Murder Under Her Skin


This is the Sequel to Fortune Favors the Dead by Stephen Spotswood. From the publisher, "Someone's put a blade in the back of the Amazing Tattooed Woman, and Willowjean "Will" Parker's former knife-throwing mentor has been stitched up for the crime. To uncover the truth, Will and her boss, world-famous detective Lillian Pentecost, travel south to the circus where they find a snakepit of old grudges, small-town crime, and secrets worth killing for. " Ruby Donner, the Tattooed Woman, took Willowjean into the family of Hart and Halloway's circus when Will ran away from an abusive father. When the owner of the circus, diminutive Big Bob Halloway, pleads with them to find Ruby's killer, Will and her brilliant detective boss leave the Big Apple and head for...Stoppard, Virginia. Turns out that Ruby grew up in Stoppard and left just before graduating high school, never to return. In their efforts to prove the alcoholic knife thrower Valentin Kalishenko innocent, Ms. Pentecost and Will work to uncover who in town might hold an old grudge against Ruby and, in the process, uncover long-buried secrets of Ruby's. Will gets involved with Ruby's old boyfriend, now an amputee from the war who works as a policeman in town. There are several possibilities among local ne-er do wells, but the answer may indeed lie closer to Will's old home, the circus. 

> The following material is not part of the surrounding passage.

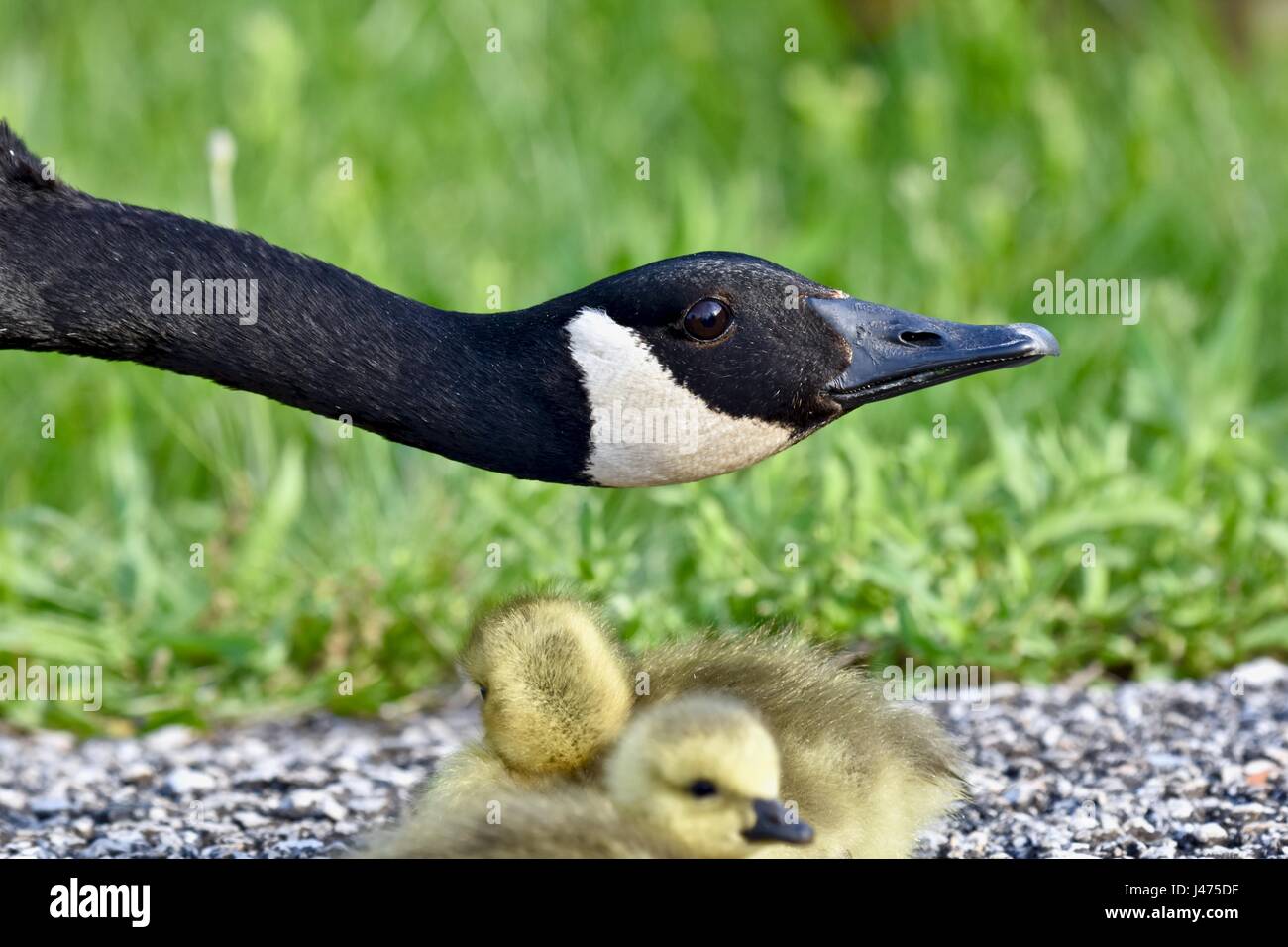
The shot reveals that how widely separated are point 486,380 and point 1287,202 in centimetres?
459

Kirkus concludes that this second installment in the Pentecost and Parker series provides "Rich circus atmosphere and a satisfying puzzle." Booklist offers praise: "Will's slangy first-person narrative is captivating, and fans of circus life, such as it was, will enjoy this tale, as will followers of the 1940s hard-boiled detective genre, considerably enlivened here by having two no-nonsense women do the sleuthing." Publishers Weekly chimes in by concluding, "Though the focus on period details and hard-boiled atmospherics isn’t quite as strong as in the previous book, Spotswood’s ability to subvert genre tropes with intriguing and distinctive characters (Parker is openly bisexual at a time when that was risky) make this whodunit a delightfully unusual read. Readers will look forward to Pentecost and Parker’s further adventures. " Indeed I do.